Desde que hablé por teléfono con Bartolo hace unos días sé exactamente qué es lo que le quiero preguntar. Todo lo que le he preguntado hasta ahora me interesa, pero lo que quiero saber es otra cosa. He estado escuchando estas historias durante tres semanas. He escuchado a personas que han estado en campos de trabajo forzado. Por la noche, después de hablar con ellos, he ido a cenar con amigos. He tomado vino. He comido bien. He escuchado el horror, pero seguí adelante con mi vida. Sin embargo, por momentos, me parece que hay algo que no está bien. Quiero que Pietro Bartolo me diga qué se hace con este dolor. Quiero que Pietro Bartolo me diga cómo se hace para seguir viviendo después de ver lo que él ha visto. Quiero que me diga qué derecho tenemos a seguir adelante con nuestras vidas cuando otros no pueden con el peso de las suyas.
“Entiendo lo que me estás preguntando”, dice y por primera vez, deja que suene el teléfono sin atender. “Hace 28 años que yo hago esto. Para mí no es un trabajo. Con frecuencia he visto cosas tan duras, tan tristes, que por las noches no puedo dormir. He tenido que hacer inspecciones cadavéricas. He visto niños muertos. Tengo pesadillas. Pero mientras tenga fuerza, seguiré con mi trabajo”.
“Usted es un médico. Está haciendo algo útil. Yo, en cambio, cada vez que hablo con ellos hago que recuerden algo que tal vez no quieren recordar”, digo. “No sé si tengo derecho a hacerlo. No sé por qué lo hago. No sé si es curiosidad o si acaso puede servir para algo”.

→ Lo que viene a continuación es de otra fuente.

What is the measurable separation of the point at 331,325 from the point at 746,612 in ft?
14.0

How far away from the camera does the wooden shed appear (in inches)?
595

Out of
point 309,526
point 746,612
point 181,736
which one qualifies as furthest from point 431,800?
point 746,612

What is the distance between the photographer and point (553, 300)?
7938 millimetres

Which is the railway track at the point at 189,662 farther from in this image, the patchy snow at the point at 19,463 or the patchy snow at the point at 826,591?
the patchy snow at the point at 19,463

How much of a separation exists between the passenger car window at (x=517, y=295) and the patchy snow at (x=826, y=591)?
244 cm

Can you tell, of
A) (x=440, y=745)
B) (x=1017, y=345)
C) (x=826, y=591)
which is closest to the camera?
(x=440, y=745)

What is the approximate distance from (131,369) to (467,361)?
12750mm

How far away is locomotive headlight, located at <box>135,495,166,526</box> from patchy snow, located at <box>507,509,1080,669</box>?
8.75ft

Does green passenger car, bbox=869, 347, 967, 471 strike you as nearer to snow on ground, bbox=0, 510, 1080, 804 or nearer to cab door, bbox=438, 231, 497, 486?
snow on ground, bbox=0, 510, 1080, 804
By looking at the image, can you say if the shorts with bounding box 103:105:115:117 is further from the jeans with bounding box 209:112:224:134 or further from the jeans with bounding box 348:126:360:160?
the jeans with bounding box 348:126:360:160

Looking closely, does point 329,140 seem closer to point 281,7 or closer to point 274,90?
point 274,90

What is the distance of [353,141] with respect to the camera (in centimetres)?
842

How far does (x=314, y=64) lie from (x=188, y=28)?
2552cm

“No es así”, dice Bartolo, sin dudar un instante. Con sus ojos verdes fijos en los míos, repite: “No es así. El problema no es sólo la parte médica. ¿Dónde dejas la parte humana? Nosotros somos gotas. Yo soy una gota. Tú eres una gota. Muchos de nosotros juntos hacemos el océano. Tú escribes estas cosas y estás mandando un mensaje. A mí la voz me la dieron los periodistas. La voz me la dio el mundo de la cultura. Me la dio Gian Franco Rossi. Me la dio un libro. Una muestra fotográfica. Los periodistas, cuando no están al servicio de los poderosos, son una figura importantísima porque dan la voz a quien no la tiene. Hay que ayudar a que esto que sucede se pueda ver en su justa luz. Los refugiados son personas. Yo los ayudaré hasta el último día de mi vida, si es necesario. No importa de qué huyen. Nadie se va porque está bien. Tenemos el deber de ayudarlos. Si cada uno de nosotros hace una pequeña cosa, ¿te imaginas todo lo que podríamos lograr juntos?”
El teléfono vuelve a llamar y, esta vez, Pietro Bartolo atiende sin poner el altavoz. Cuando cuelga, está sonriendo. Lo acaba de llamar una de sus hijas para decirle que está embarazada.